Bolton's Departure Leaves Ranks Thin At State Department
The resignation of U.N. Ambassador John ("Say It Loud, Say It Proud") Bolton is only the latest in a string of high-ranking departures from the State Department.
With some positions open now for nearly six months, the question is: Does anyone want to be a diplomat in the Bush Administration, which has shunned diplomacy in favor of tough talk?
After all, this is an administration that has dismissed the idea of talking with Iran and Syria -- and rest assured, the Iraq Study Group's recommendation of such talks will not likely budge Bush. And it has refused to have bilateral talks with North Korea.
For all of the Bush team's bluster and tough talk, efforts to contain the nuclear ambitions of Iran and North Korea have thus far failed. Maybe that's why there are so many vacancies on the State Department's diplomatic team.

*Supplied material:*
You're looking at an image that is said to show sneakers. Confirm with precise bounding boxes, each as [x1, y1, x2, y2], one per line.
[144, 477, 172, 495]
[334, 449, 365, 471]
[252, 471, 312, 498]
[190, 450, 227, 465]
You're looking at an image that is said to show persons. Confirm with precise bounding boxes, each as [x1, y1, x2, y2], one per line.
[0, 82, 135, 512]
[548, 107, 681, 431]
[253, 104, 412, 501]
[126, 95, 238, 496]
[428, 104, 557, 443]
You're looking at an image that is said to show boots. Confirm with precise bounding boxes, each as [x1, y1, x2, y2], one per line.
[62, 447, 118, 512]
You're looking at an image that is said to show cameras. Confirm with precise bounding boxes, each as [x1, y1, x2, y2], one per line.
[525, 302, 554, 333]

*Task details:*
Continue the piece on State Department vacancies after Bolton's resignation, starting right after its last sentence.

*Reply:*
Things must be getting lonely for Secretary of State Condoleeza Rice. The buzz is that she has been unable to find anyone who wants to replace Deputy Secretary of State Bob Zoellick, who returned to the private sector in June. Zoellick was Rice's #2.
Last month, State Department Counselor Philip Zelikow resigned, to return to his job as a history professor at the University of Virginia. Zelikow, a long-time Rice ally and her most senior adviser on Iraq, was nonetheless a critic of the Bush Administration's efforts in Iraq.
According to the Bob Woodward book State of Denial, Zelikow wrote a secret memo characterizing Iraq as "a failed state" two years after the U.S.-led invasion. In September 2005, he wrote a memo estimating a 70 percent chance of success in achieving a stable, democratic Iraq, and what he called a "significant risk" of "catastrophic failure," the book said.
And things may get worse for Rice.
R. Nicholas Burns, the undersecretary of state for political affairs and Rice's #3, has expressed interest in replacing Bolton. But the New York Times reports that because Burns is Rice's most-trusted deputy, "she may be unwilling to relinquish him."
This isn't a great time for such a thin diplomatic team. Bush, when reluctantly accepting Bolton's resignation, said that it's a "sensitive and important time" for U.S. diplomacy.
And that's true ... sort of.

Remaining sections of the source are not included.